Terus berulangnya tragedi penyitaan buku, pembubaran diskusi, dan pengekangan kebebasan berekspresi, yang belakangan ini bahkan disertai dengan teror-teror jenis baru di ranah digital, menghadirkan wajah lain krisis. Di zaman penuh krisis seperti inilah, usaha menggali lagi Pancasila menjadi penting.
Dari Banceuy, Ende, ke Sidang BPUPKI
Kepada wartawan Amerika Cindy Adams dalam rangkaian wawancara di tahun-tahun terakhirnya sebagai presiden, Sukarno mengakui sudah berpikir tentang landasan tempat Republik berpijak sejak dijebloskan ke penjara Banceuy, Bandung, yang ia sebut sebagai “kuburanku yang gelap”, pada penghujung 1929. Dari sel yang sama itu, lahir dokumen pledoinya yang masyhur di hadapan pengadilan: Indonesia Menggugat. Sukarno lalu secara puitis menyebut momen datangnya sebuah ilham tentang Pancasila ketika ia duduk merenung di bawah pohon sukun yang menghadap ke laut selama tahun-tahun pembuangannya di Ende, Flores.
“Aku tidak mengatakan bahwa aku menciptakan Pancasila. Apa yang kukerjakan hanyalah menggali tradisi kami jauh sampai ke dasarnya dan keluarlah aku dengan lima butir mutiara yang indah,” ujar Sukarno, tertulis dalam buku biografinya Bung Karno: Penyambung Lidah Rakyat Indonesia (1966).
+++
### Tugas yang Diberikan
Sebutkan setiap tragedi yang dinyatakan terus berulang dalam kalimat pertama teks tentang penggalian Pancasila.
+++
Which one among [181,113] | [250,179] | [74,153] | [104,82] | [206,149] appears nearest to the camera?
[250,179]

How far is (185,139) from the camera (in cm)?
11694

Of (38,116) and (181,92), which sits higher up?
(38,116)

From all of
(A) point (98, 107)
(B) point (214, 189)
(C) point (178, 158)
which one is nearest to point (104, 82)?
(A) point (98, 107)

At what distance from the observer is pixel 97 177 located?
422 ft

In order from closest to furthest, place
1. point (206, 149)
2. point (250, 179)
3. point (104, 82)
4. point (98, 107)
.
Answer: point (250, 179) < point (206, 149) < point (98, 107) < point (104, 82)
+++
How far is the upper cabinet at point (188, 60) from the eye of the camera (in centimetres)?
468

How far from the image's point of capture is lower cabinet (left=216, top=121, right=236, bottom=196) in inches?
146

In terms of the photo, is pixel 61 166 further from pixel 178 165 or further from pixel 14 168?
+++
### Jawaban Tertulis
- Penyitaan buku
- Pembubaran diskusi
- Pengekangan kebebasan berekspresi